Задание - Обновите фрагмент текста о Библиотеке иностранной литературы, начиная со слов «Большой зал Библиотеки.» и заканчивая словами «пребывает и поныне.», заменив «ИФЛА» на «IFLA».

История строительства нового здания и переезда в него — тоже своего рода эпос. Первое постановление о строительстве было принято еще в 1932 году. Инстанции, как их тогда называли, то вставляли библиотеку в планы строительства, то вычеркивали. Перед войной был даже утвержден проект и выделена площадка — война помешала.

Наконец, в 1959 году было получено разрешение, в 1960-м строительство началось и в 1967 году благополучно завершилось. Но тут стало известно, что на новое здание претендует другая организация, куда более могущественная, чем библиотека. Чтобы не случилось похожего на то, что описал А.Солженицын в рассказе «Для пользы дела», М.И. приняла единственно правильное решение — провела «переселение» в аварийном порядке. Около четырех миллионов изданий были подняты на этажи хранилища и расставлены по полкам вручную. И это притом, что обслуживание читателей в здании «Разинки» не прерывалось ни на день. Так библиотека выжила в очередной раз.
Большой зал Библиотеки. 36-я Генеральная конференция ИФЛА
В этом здании библиотека принимала в 1970 году международную библиотечную общественность, собравшуюся в Москву на 36-ю генеральную конференцию ИФЛА — Международной федерации библиотечных организаций и учреждений, вице-президентом, а с 1973 года пожизненным почетным вице-президентом которой была М.И.

В этом здании в 1972 году библиотеке по случаю ее 50-летия торжественно вручили орден Трудового Красного Знамени — награду в данном случае не протокольную, а заслуженную, которой библиотека может с полным правом гордиться. В этом здании библиотека пребывает и поныне.

Во все годы своего директорства М.И. не только собирала фонды и расширяла площади — она кропотливо подбирала кадры. От своего правила — привлекать в сотрудники людей умных, талантливых, высокообразованных, преданных культуре и книге, — она не отступала даже в периоды массовых репрессий и чисток.

Сотрудники Библиотеки иностранной литературы. 1938 год
В библиотеке находили пристанище и работу лица, считавшиеся идеологически не вполне благонадежными, имевшими те или иные причины относиться к Софье Владимировне (так эвфемистически именовали советскую власть) без чрезмерных восторгов. В 30-е годы это были специалисты-гуманитарии, в конце 40-х — начале 50-х годов — изгнанные из институтов, лабораторий и высшей школы противники «лысенковщины», а также жертвы кампании по борьбе с «безродными космополитами», попросту говоря, евреи и те, кто эту кампанию не поддерживал.

В результате в библиотеке сложился удивительный коллектив интеллигентнейших и знающих свое дело людей.

Возникает резонный вопрос: как с таким-то составом сотрудников библиотека иностранной, т.е. не советской, а «тамошней», закордонной литературы могла не просто существовать, но и развиваться в насквозь идеологизированном большевистском государстве? Тем более, что у нее были сильные противники (есть они и сейчас), очень многим не нравилось, что она уже по определению так или иначе приобщает людей к зарубежной культуре и дает знания о «чуждом капиталистическом мире».

(Записи о пространственных отношениях)
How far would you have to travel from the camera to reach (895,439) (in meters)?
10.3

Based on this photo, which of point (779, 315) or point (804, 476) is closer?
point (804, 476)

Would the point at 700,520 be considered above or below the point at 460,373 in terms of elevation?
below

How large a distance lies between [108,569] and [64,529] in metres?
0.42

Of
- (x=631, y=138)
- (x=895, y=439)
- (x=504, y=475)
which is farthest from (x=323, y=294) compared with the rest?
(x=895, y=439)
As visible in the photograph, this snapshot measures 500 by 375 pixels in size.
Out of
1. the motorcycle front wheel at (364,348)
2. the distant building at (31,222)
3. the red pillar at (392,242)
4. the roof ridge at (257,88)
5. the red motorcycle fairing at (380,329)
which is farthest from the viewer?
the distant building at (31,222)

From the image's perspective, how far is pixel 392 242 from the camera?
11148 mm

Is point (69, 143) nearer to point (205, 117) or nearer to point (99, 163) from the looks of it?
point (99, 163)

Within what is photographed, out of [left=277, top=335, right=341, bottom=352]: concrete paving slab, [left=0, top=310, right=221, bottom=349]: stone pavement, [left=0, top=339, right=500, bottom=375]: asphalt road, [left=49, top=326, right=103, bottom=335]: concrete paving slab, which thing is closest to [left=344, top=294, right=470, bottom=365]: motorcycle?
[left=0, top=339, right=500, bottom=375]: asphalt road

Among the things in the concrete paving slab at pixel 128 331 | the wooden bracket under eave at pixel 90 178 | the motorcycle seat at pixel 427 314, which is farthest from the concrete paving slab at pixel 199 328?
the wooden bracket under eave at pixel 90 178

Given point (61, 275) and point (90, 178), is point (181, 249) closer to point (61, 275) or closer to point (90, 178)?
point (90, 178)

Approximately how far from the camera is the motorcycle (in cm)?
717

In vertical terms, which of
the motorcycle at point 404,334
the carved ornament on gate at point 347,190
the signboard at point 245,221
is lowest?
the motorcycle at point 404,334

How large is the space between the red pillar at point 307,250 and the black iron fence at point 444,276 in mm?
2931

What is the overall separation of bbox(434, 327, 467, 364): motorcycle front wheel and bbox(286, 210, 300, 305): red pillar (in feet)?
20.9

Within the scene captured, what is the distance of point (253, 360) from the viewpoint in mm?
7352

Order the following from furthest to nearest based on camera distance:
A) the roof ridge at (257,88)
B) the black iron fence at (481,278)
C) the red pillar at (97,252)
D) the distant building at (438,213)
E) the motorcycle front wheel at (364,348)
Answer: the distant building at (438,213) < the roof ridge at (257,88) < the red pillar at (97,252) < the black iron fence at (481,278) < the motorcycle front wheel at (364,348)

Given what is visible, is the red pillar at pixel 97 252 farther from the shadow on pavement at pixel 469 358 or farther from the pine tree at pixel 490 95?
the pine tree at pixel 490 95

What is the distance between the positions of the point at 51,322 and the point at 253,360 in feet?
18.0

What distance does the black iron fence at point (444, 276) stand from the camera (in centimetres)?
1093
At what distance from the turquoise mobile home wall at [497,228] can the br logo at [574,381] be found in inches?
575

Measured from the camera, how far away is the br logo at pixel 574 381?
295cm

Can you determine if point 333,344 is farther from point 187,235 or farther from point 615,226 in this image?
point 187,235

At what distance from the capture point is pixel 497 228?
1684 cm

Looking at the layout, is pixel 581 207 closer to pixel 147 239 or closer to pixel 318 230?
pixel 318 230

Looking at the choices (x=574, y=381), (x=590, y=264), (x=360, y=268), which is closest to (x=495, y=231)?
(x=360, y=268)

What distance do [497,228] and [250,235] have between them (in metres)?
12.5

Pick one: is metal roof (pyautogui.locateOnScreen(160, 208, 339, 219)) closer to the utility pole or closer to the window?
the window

Ответ -
Большой зал Библиотеки. 36-я Генеральная конференция IFLA
В этом здании библиотека принимала в 1970 году международную библиотечную общественность, собравшуюся в Москву на 36-ю генеральную конференцию IFLA — Международной федерации библиотечных организаций и учреждений, вице-президентом, а с 1973 года пожизненным почетным вице-президентом которой была М.И.

В этом здании в 1972 году библиотеке по случаю ее 50-летия торжественно вручили орден Трудового Красного Знамени — награду в данном случае не протокольную, а заслуженную, которой библиотека может с полным правом гордиться. В этом здании библиотека пребывает и поныне.